Apple picking is almost synonymous with fall in Midwestern America. What’s October without a good trip to the orchard? Alex was lucky enough to bring in a haul of apples from a nearby orchard (or, mom’s neighbor’s apple tree) a few weeks ago.
What to do with pounds of apples? Make applesauce, of course! I grew up making applesauce from the tree in our backyard – we always set aside a day or more to cook down mountains of apples and freeze the sauce for the winter. Maybe because it was such an involved affair, I never though applesauce could be simple.
Trying it on our own made me think again – not only was it easy, if you have the right apples, you need no extra ingredients! (Well, water and salt – but do those count?)
We were surprised to find that the apples we used were so sweet that the sauce was perfect without any added sweetener! It all depends on the type of apple you use, so you can add a bit of honey or sugar at the end to your liking. However, “au natural” was perfect for us (and it tasted nothing like the “natural” brands in the stores)!
Looking for other apple recipes?
- 4 pounds sweet cooking apples (for example, Macintosh)
- ¾ cup water
- ½ teaspoon kosher salt
- Honey and cinnamon, if desired
- Core the apples and cut them into quarters or smaller pieces (an apple corer works well).

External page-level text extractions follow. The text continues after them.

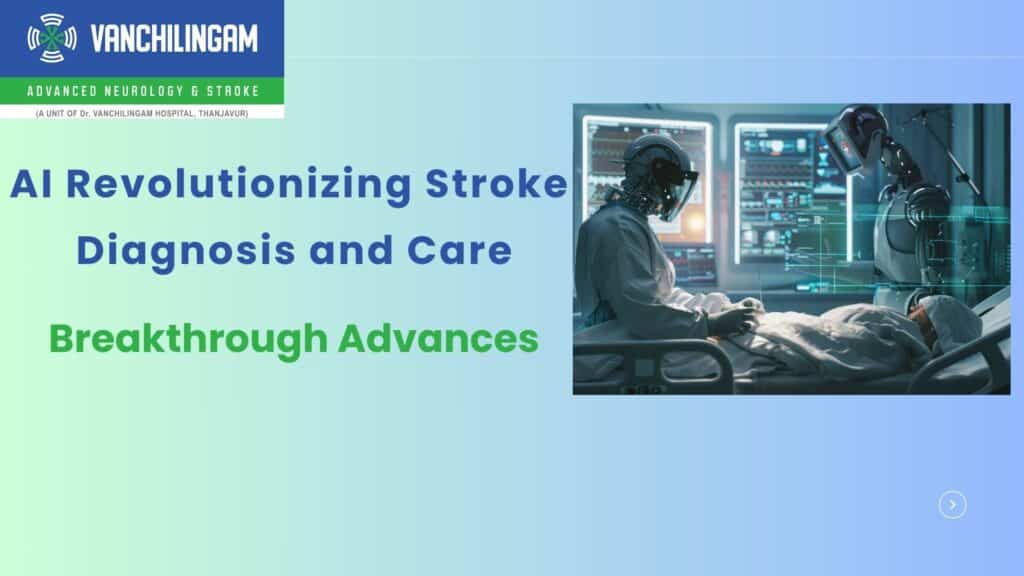 VANCHILINGAM

ADVANCED NEUROLOGY & STROKE

(A UNIT OF Dr. VANCHILINGAM HOSPITAL, THANJAVUR)

AI Revolutionizing Stroke Diagnosis and Care

Breakthrough Advances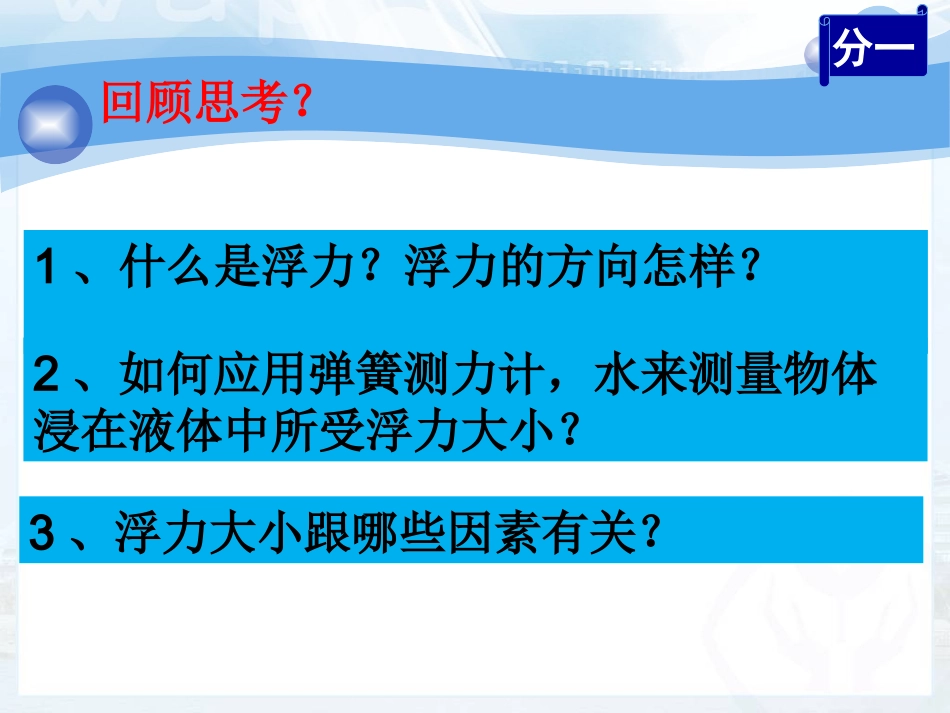 分一

回顾思考？

1、什么是浮力？浮力的方向怎样？

2、如何应用弹簧测力计，水来测量物体浸在液体中所受浮力大小？

3、浮力大小跟哪些因素有关？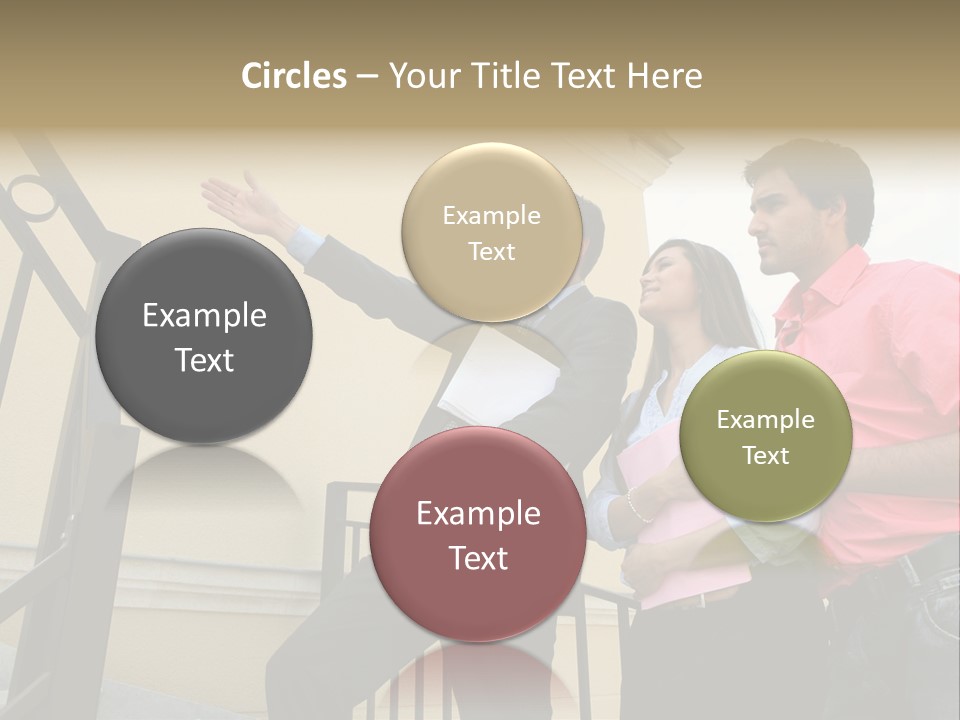 Circles – Your Title Text Here

Example Text

Example Text

Example Text

Example Text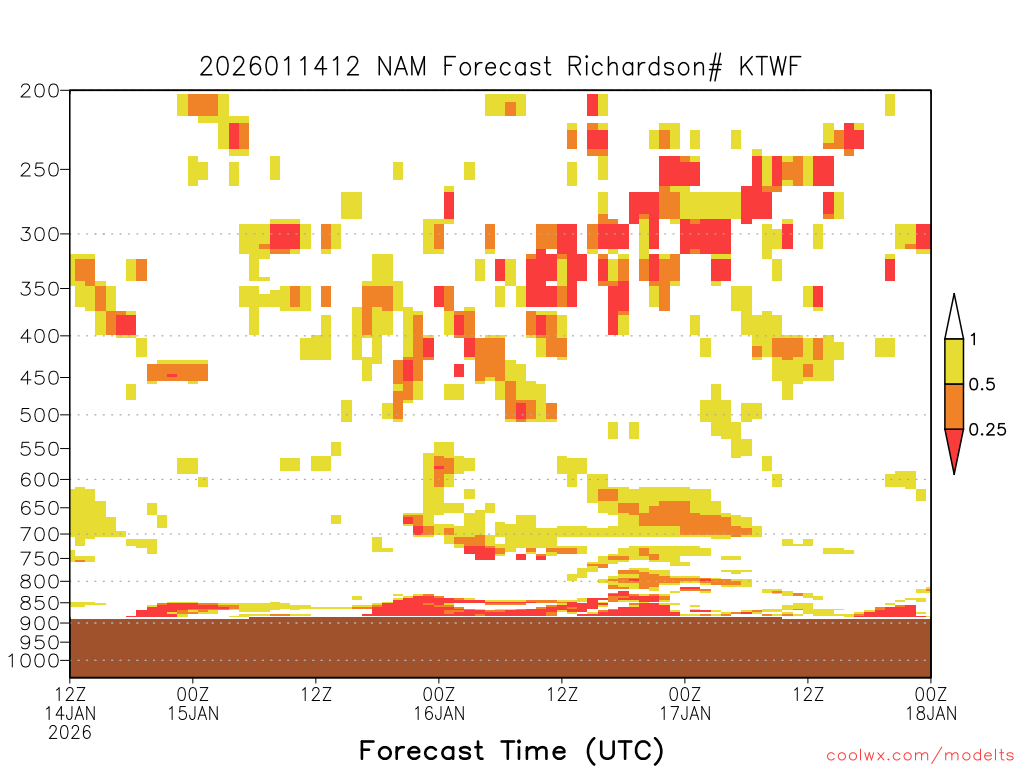 2026011412 NAM Forecast Richardson# KTWF

200
250
300
350
400
450
500
550
600
650
700
750
800
850
900
950
1000

1
0.5
0.25

12Z
14JAN
2026
00Z
15JAN
12Z
00Z
16JAN
12Z
00Z
17JAN
12Z
00Z
18JAN

Forecast Time (UTC)

coolwx.com/modelts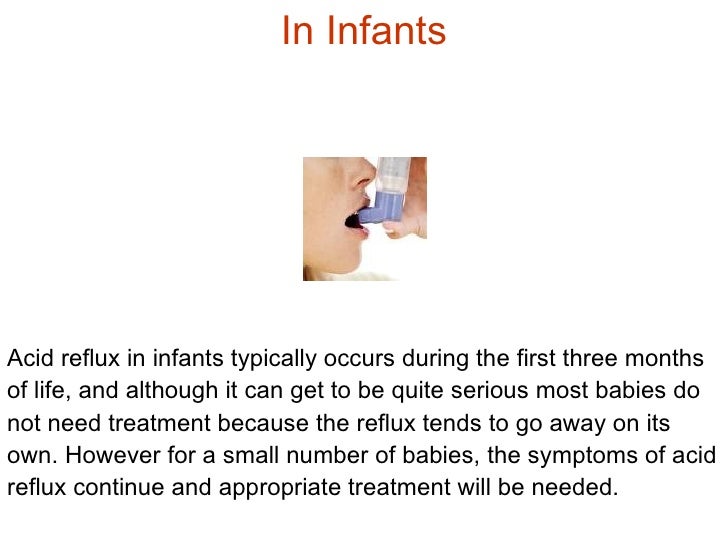 In Infants

Acid reflux in infants typically occurs during the first three months of life, and although it can get to be quite serious most babies do not need treatment because the reflux tends to go away on its own. However for a small number of babies, the symptoms of acid reflux continue and appropriate treatment will be needed.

For applesauce that is not rosy in color, peel the apples (it’s also easier to make chunky apple sauce this way; see Step 3). Otherwise, leave on the skin, which adds a rosy color.
- Place the apple pieces in a large pan with ¾ cup water. Add ½ teaspoon kosher salt. Cover and bring to a boil, then turn down the heat and cook until the apples are soften, about 30 to 35 minutes. Check the pot several times, stirring and mashing down the apples. When the apples are cooked down, turn off the heat.
- For chunky applesauce, mash down the apples with a potato masher. Remove the apple skins with a fork.
- For smoother applesauce and to easily remove the skins, pass the applesauce through a food mill or force it through the holes in a colander. (The food mill is the easiest method, but a sieve or colander works just as well, though it is more time consuming.)
- Taste; depending on the type of apples, the apple sauce may be sweet enough as is. If not, add honey and/or cinnamon to taste.